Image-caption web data

-- -- --

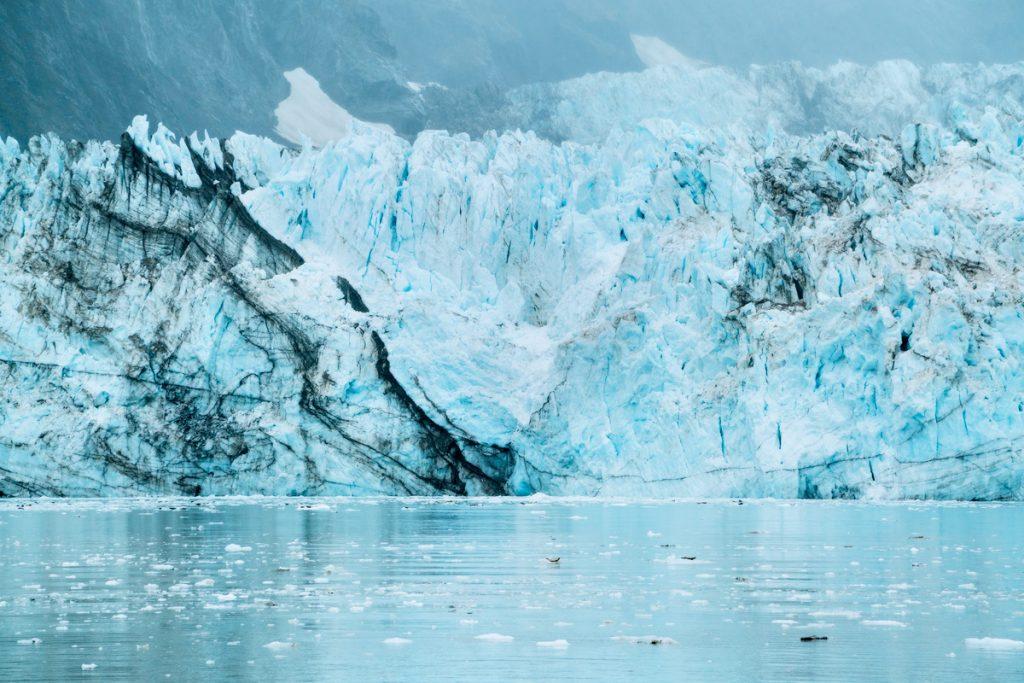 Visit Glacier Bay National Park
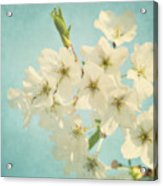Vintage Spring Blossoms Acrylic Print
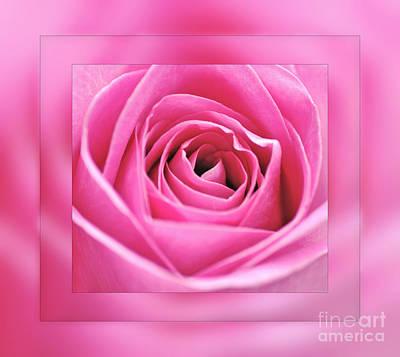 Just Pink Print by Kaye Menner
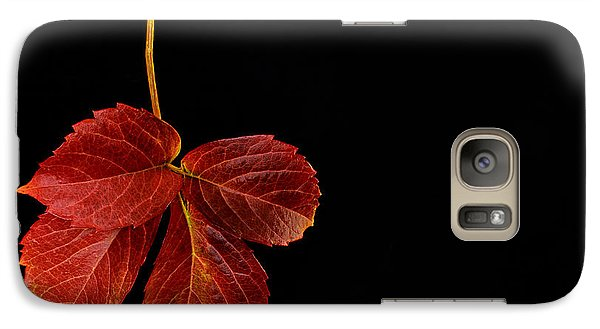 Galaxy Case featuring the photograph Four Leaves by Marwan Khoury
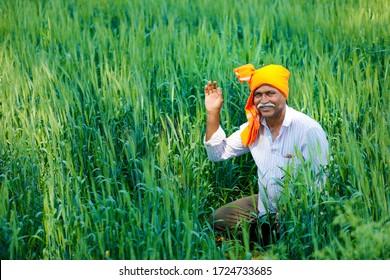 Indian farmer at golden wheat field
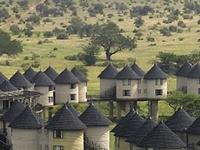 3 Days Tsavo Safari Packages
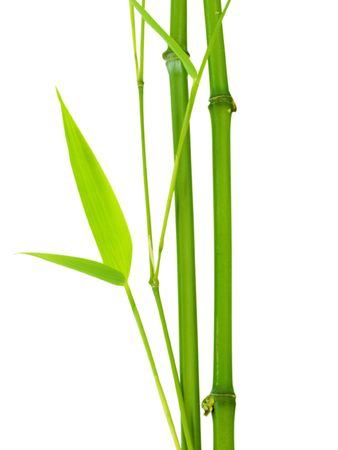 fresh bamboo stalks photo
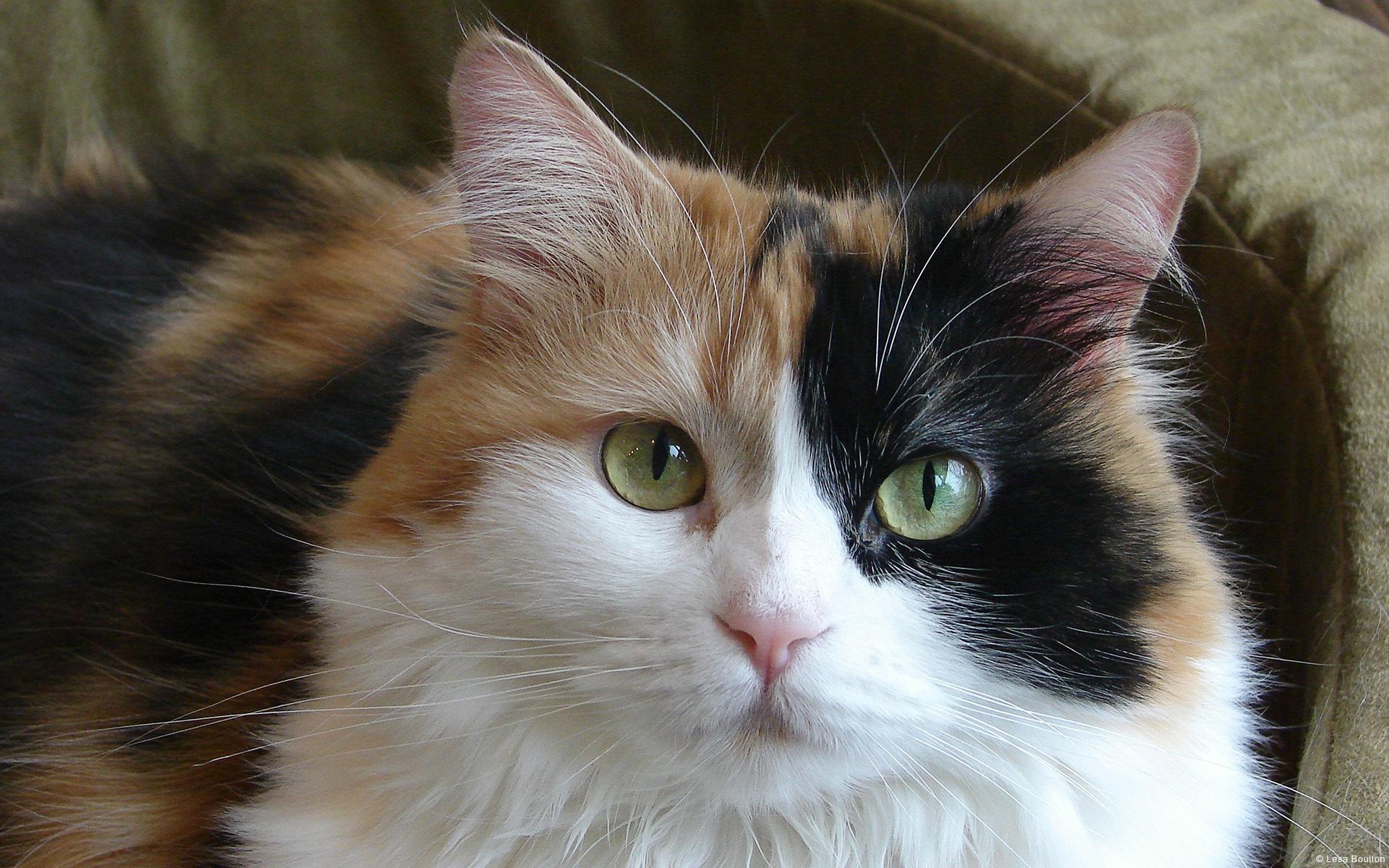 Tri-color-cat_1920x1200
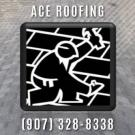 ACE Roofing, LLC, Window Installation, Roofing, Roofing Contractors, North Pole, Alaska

-- -- --

*Try it*. With the pictures removed, the entries above should be transcribed exactly.

*Result*.
 Visit Glacier Bay National Park
Vintage Spring Blossoms Acrylic Print
 Just Pink Print by Kaye Menner
 Galaxy Case featuring the photograph Four Leaves by Marwan Khoury
 Indian farmer at golden wheat field
 3 Days Tsavo Safari Packages
 fresh bamboo stalks photo
 Tri-color-cat_1920x1200
 ACE Roofing, LLC, Window Installation, Roofing, Roofing Contractors, North Pole, Alaska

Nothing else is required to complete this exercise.